Posted by poeticnook on 2/04/2010 07:12:00 PM in
Pagudpud is on the northwest part of the Philippines facing the South China Sea and a 12-hour bus ride from Manila. Known for its big waves and strong winds that cater to both local and international surfing and sailboarding communities, this town is lined up with beach resorts that offer ample and relatively affordable accommodations. Peak season is from March to June so we got off peak rates when we visited.

We arrived at Jun and Carol's beach resort at 5 AM, it was a coin toss between this and Polaris but the latter took much longer to respond to my SMS so I opted for JCBC. We were assigned a room on the second floor. it had air conditioning, two double beds, a cable TV and a huge bathroom that's like half the size of the room; the rate was $35 for four persons.

After an hour of trying to sleep, we decided to go out and explore the city. We took the tricycle and checked out the market in the hopes of having a breakfast of local cuisine. Wednesday is market day at this place, we saw live curacha and other sea creatures.

We hired the same trike to take us on a city tour and our first stop was the lighthouse at Cape Bojeador in Burgos. Built in 1892, Faro Cabo is still fully operational and sits on the top of the Vigia de Nagparitan hill, 530 feet off the ground. One of the rooms has been converted into a mini museum which reminded me of the lighthouses that we visited at Oregon coast two years ago. The caretaker was kind enough to unlock the bolted gates of the lighthouse so we could go up the rust covered steel stairs to the creeky wooden platform where the light and mirrors sit. The top offered a 360 degree view of Ilocos Norte and the surrounding sea.

Next stop was the Bangui Wind Farm, a lineup of 15 wind mills facing the sea that supplies the town's electricity. The view here was spectacular, we walked on the fine sand and met the waves crushing the shore as we took photos of the area. We also bought Bugnay wine from a local seller by the beach, a present for our grandma in Romblon.

We proceeded to the Patapat Viaduct, Agua Grande River Park and Paraiso ni Anton, which were all just a few meters away from each other. The road going there was lonely and winding, not a lot of vehicles pass by and if they do, they're like a scene from fast and the furious, everyone ignoring the speed limit.

Constructed to prevent landslides in the area, Patapat Viaduct is an elevated highway with one side overlooking the Pasaleng Bay and the other guarding tall rocky mountains. We sat on the middle of the road and took pictures here.

Owned by Villa Del Mar, Agua Grande is a brook that runs over pebbles and stones to meet the sea and gray sandy beach. right on the front of this  park, there is a grotto facing the street. The El Nino was taking its toll on this part of town when we were there, we were surprised to see the river almost dried up.

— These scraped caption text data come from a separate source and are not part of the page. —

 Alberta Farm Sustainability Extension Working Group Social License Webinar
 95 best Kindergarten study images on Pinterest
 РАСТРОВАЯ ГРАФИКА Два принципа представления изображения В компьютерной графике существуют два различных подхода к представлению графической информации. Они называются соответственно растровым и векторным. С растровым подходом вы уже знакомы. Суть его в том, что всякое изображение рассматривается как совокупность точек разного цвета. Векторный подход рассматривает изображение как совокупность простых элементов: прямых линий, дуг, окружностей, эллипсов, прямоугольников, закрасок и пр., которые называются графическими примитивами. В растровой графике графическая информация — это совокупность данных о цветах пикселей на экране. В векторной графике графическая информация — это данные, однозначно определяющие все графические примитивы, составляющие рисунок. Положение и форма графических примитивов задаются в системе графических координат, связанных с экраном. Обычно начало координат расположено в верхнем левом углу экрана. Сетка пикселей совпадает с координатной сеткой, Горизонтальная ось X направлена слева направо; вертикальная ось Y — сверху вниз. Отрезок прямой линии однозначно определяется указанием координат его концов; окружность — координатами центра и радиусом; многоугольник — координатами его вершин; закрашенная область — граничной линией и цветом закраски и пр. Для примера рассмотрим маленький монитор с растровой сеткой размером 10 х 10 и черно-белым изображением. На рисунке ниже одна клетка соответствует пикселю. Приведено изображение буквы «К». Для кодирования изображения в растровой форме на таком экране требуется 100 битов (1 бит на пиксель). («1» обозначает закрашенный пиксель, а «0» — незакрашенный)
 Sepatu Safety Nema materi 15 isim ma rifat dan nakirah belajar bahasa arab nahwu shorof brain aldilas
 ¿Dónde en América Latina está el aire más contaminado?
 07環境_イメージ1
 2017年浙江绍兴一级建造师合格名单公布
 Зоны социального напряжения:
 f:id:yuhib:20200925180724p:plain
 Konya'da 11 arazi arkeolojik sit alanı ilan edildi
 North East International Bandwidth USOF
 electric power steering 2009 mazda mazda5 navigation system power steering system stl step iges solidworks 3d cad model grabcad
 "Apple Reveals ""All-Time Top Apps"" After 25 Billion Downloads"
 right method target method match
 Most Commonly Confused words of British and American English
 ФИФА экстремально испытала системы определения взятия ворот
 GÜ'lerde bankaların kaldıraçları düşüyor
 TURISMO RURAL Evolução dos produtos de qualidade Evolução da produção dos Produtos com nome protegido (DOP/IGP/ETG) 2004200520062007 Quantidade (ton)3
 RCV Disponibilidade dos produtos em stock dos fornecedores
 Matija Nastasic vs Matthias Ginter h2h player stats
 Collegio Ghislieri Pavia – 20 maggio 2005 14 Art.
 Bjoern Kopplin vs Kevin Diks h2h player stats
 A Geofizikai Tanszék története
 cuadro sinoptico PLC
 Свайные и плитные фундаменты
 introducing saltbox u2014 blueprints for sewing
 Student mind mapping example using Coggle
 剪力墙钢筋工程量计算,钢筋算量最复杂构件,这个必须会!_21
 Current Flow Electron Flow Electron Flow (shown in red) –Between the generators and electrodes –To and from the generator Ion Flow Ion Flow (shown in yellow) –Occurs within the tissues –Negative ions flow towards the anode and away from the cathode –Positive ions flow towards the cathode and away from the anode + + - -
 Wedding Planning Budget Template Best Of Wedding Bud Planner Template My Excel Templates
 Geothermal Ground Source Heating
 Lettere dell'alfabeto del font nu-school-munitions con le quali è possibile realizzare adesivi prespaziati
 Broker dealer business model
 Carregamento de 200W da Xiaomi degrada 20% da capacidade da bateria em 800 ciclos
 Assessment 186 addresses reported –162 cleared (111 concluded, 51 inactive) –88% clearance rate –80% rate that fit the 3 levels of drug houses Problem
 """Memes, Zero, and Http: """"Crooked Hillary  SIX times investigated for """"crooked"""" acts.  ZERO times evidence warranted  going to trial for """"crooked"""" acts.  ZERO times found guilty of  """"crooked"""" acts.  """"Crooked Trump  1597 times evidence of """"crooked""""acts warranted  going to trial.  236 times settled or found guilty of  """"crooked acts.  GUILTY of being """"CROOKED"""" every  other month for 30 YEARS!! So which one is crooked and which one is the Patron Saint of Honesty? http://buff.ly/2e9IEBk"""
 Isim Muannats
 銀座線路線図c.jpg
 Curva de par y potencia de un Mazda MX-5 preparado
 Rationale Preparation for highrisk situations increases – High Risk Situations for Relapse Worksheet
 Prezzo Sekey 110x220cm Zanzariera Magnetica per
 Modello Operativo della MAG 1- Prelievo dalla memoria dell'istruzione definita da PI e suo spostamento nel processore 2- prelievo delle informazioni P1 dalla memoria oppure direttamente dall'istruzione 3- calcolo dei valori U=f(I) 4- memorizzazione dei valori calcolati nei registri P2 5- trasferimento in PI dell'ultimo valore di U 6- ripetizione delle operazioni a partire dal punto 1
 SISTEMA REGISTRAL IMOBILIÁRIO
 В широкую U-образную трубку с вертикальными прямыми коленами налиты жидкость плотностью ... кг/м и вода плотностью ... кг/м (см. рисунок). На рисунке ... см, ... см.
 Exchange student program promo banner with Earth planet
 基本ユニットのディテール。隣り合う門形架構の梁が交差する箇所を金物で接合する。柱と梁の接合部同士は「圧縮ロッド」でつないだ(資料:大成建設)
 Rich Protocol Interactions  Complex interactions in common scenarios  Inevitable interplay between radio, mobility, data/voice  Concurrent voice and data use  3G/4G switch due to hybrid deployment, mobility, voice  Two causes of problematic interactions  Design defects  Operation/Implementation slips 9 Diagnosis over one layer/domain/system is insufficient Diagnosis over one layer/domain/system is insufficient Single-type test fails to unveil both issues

We then proceeded to Sitio Gaoa in Balaoi for the Timmangtang Rock and the Bantay Abot Cave, the two are collectively called Lover's Rock by locals.

Timmangtang lies on the seacoast and got its name from its bell-shaped form while Bantay Abot is a few meters away from the shore and literally means a mountain with a hole in the dialect. To get to the cave, we had to go down the side of the street and climb up the slippery rocks to the summit. We went spelunking and took photos from the other side.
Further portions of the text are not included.